25.04.2018: Die Vorhersage ist eingetreten: Ein kleines Biotop hat sich entwickelt

Sechs Jahre ist es nun her, dass wir eine ca. 1.400 m² große Fläche an der Kreisstraße 12 in Grefrath auf Stock gesetzt haben. Damals stand diese Aktion im Fokus der Öffentlichkeit und wurde von vielen Bürgern als harter und unnötiger Eingriff in die Natur kritisiert.

Artikel aus der WZ vom 03.03.2012
Artikel aus der WZ vom 03.03.2012

Schon damals haben wir versucht zu erläutern, dass die Maßnahme neuen Lebensraum schafft und damit für die Natur überwiegend vorteilhaft ist.
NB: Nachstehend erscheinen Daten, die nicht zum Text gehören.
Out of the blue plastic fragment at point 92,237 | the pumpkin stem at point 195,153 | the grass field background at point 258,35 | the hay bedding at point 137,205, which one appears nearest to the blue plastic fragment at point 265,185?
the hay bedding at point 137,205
Dies hat sich bewahrheitet. Inzwischen hat sich das Gewässer 6.0 in diesem Bereich wieder ein geschwungenes Bachbett gesucht, alle auf Stock geschnittenen Weiden und Erlen sind ausgeschlagen und haben üppiges neues Kopfholz entwickelt.

Bachbett mit Austrieben von Schilfblumen
Bachbett mit Austrieben von Schilfblumen

Wegen der besseren Versorgung mit Licht bis auf die Ufer des Gewässers, haben sich dort Schilfblumen, Riedgrass, wilder Baldrian und Wiesenschaumkraut angesiedelt. Während der Blüte der Weiden und Weißdornsträucher stellen diese zudem eine wichtige Nahrungsquellen für Insekten und Wildbienen dar.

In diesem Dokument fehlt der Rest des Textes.